To enhance the clinical efficacy of PCVs, researchers have been exploring complementary strategies. One such strategy is rational antigen selection and immunogenicity validation throughout vaccination to dynamically optimize the vaccine formulation. For example, Oyama et al. used a two-stage process where patient-specific autologous DCs were pulsed with neoantigen peptides, and ex vivo ELISpot was then used to identify responsive epitopes [53]. Unresponsive epitopes were eliminated from the neoantigen peptide pool to stimulate DCs for a second round of vaccination. This approach helps enrich for epitopes that trigger T-cell activation rather than solely relying on in silico predictions. Another underexplored but intriguing strategy is dynamic or serial batches of PCVs, that is, continuously updating the vaccine neoantigen panel during therapy to account for evolving tumor mutations and clonal drift, although such strategy can be limited by low mutational burden of certain tumors.
Further, some route of administration innovations may improve vaccine potency by engaging more APCs. Mixed or “hybrid” routes could spatially diversify antigen uptake and presentation, possibly broadening the T-cell repertoire. Similarly, adjusting prime-boost regiments is a key variable. How frequently and how closely to separate priming doses, and how to time subsequent boosting remain an open area for optimization.

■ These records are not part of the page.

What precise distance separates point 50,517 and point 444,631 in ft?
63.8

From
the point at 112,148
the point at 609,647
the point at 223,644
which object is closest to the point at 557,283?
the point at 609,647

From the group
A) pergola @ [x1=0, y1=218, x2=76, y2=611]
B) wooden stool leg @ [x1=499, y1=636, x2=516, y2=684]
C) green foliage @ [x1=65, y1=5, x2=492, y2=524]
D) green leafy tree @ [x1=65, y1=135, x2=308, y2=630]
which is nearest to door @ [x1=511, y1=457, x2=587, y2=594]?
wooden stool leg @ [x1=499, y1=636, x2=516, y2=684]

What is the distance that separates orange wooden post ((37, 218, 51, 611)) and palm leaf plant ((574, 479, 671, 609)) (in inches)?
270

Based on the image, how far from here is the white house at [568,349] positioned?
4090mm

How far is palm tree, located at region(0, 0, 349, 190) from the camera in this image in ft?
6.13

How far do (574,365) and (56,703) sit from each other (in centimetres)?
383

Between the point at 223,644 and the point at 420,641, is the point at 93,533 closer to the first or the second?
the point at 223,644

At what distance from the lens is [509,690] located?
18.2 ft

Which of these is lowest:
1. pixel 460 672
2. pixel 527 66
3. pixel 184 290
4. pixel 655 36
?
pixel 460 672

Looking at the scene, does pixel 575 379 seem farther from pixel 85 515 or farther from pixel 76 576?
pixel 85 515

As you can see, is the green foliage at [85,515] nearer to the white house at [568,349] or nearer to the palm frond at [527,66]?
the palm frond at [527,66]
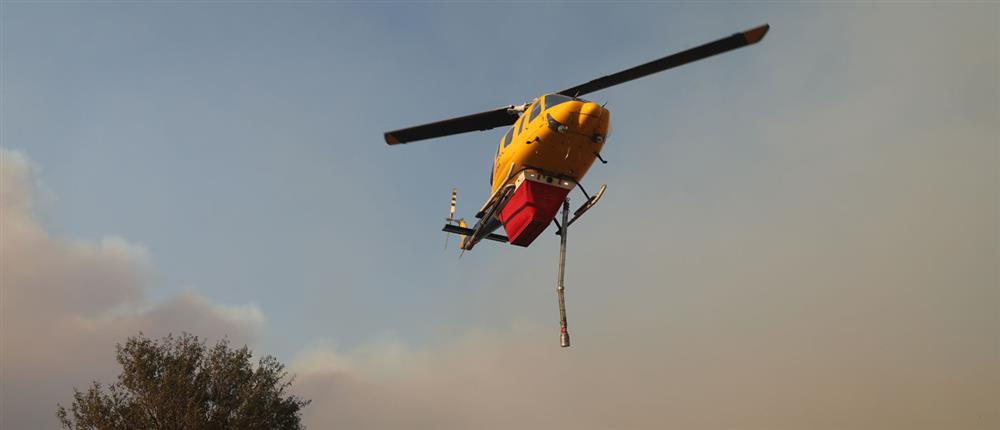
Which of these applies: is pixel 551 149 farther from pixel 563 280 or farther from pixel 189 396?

Off-the-shelf shared neoantigen vaccines are emerging as a strategy for patients with common mutations. These vaccines, directed at recurrent oncogenic mutations (e.g., KRAS, TP53, or IDH1), have the potential to be deployed while PCVs are being manufactured. A hybrid model combing shared neoantigen vaccines and PCVs may prevail, with initial shared neoantigen vaccines given as prime, followed by PCVs as boosters. Meanwhile, accelerating sequencing pipelines and employing AI for neoepitope prediction may shorten the design-to-dose interval.

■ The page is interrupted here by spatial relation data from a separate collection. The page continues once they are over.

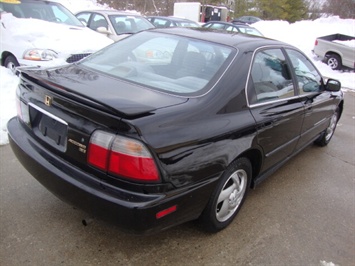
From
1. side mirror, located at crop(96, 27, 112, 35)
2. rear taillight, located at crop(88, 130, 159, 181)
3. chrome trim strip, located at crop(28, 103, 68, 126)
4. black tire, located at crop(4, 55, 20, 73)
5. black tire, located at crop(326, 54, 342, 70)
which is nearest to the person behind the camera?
rear taillight, located at crop(88, 130, 159, 181)

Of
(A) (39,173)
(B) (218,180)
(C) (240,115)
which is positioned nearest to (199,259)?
(B) (218,180)

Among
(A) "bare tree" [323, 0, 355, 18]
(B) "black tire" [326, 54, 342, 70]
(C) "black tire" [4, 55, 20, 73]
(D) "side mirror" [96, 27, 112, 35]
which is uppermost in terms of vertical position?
(A) "bare tree" [323, 0, 355, 18]

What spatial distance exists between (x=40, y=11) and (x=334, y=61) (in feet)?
33.8

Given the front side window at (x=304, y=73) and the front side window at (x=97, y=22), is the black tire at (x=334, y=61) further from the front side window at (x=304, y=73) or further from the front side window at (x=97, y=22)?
the front side window at (x=304, y=73)

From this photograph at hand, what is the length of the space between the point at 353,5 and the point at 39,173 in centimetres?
3109

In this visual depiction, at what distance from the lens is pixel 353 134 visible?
5.85m

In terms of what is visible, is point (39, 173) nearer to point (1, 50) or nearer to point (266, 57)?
point (266, 57)

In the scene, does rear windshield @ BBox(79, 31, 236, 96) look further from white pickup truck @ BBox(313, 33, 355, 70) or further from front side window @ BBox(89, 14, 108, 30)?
white pickup truck @ BBox(313, 33, 355, 70)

Because tumors are heterogenous and adaptive, combinational therapies are likely essential for durable success. Other than ICIs, in situ vaccination priming strategies using ablation (radiofrequency or cryoablation) may have the potential to improve the clinical outcome of PCVs [43,85,86]. Ablative modalities may promote antigen release and local inflammation, priming the immune system with neoantigens. PCVs can then enrich and amplify neoantigen-specific immune responses, assisting the expansion of neoantigen-reactive T cells. Additionally, other in situ vaccination strategies, such as the use of nanorods to help generate neoantigen-carrying autophagosomes for the presentation to APCs, have shown promises in mounting neoantigen-specific responses in mice [87,88]. Combining these strategies with PCVs may show synergistic effect to generate robust antitumor immune responses.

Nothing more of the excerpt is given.